# Is $\vec{F}\cdot \hat{n}$ zero on the boundary?

I'm trying to do the following exercise

Let $$\Omega\subset\mathbb R^3$$ be a connected bounded subset with differentiable boundary $$\partial\Omega$$. If the divergence of $$F:\mathbb R^3 \rightarrow \mathbb R^3$$ is zero in $$\Omega$$, then

$$\int_\Omega F^TJ^TFdx=0,$$

where $$J$$ means the jacobian of $$F$$ and $$J^T$$ the transpose matrix of $$J$$.

I have asked a solution for it here and @MarkViola has proved that the integral is equal to

$$\int_{\partial\Omega} (F\cdot F)(F\cdot n) \, dS ,$$

where $$n$$ is the normal vector to the surface defined by the boundary. Now, why is this integral also zero??? I can see that if $$\operatorname{div}F=0$$ on $$\Omega$$ then

$$\int_{\partial \Omega} F\cdot n \, dS = 0.$$

But, does it imply that $$F\cdot n =0$$ on the boundary? If not, why the integral

$$\int_{\partial\Omega} (F\cdot F)(F\cdot n) \, dS$$

is equal to zero?

Remark I should remark that @Mark also gave an example for which $$F\cdot n$$ is not zero on the boundary and the integral is. The only problem I see in that case is that the boundary is $$C^1$$ a.e. but not actually $$C^1$$.
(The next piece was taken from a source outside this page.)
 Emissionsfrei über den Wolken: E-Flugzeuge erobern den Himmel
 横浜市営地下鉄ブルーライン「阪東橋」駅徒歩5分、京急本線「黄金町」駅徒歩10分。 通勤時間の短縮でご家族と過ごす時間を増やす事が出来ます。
• Is $F\in C^1({\mit Ω})$ or $F\in C^1(\overline{\mit Ω})$?
– Ѕааԁ
May 19, 2018 at 16:29
• The statement doesn't say anything about that, so suppose what you prefer. The strogest condition. May 19, 2018 at 16:38
• @AlexFrancisco: In fact I would suppose $C^1(\mathbb R^3)$. May 19, 2018 at 16:52
• @ChristianBlatter: $J$ is the Jacobian of $F$ and $T$ denotes the transpose matrix. Far than that... Wll Mark Viola proved that $FJ^TF$ is equal to the material derivative of $\|F\|^2$: $FJ^TF=(F\cdot\nabla)(F\cdot F)$. May 19, 2018 at 18:32
• @ChristianBlatter: Sure, but they've got it. $F$ is a vector $(F_1(x,y,z),F_2(x,y,z),F_3(x,y,z))$, where each $F_i$ is a function from $\mathbb R^3$ into $\mathbb R$. And $J$ is the Jacobian of $F$ and hence a matrix $3\times 3$. So $FJ^TF$ is a function from $\mathbb R^3$ into $\mathbb R$. Furthermore, it turns out to be the function given by $(F\cdot\nabla)(F\cdot F)$. May 19, 2018 at 18:44

It is not necessary that $$F\cdot n=0.$$ For example, you may consider

• $F(x,y,z)=\left(y,x,0\right)$, and
• $\Omega=\left\{x\in\mathbb{R}^3:\left\|x\right\|\le 1\right\}$.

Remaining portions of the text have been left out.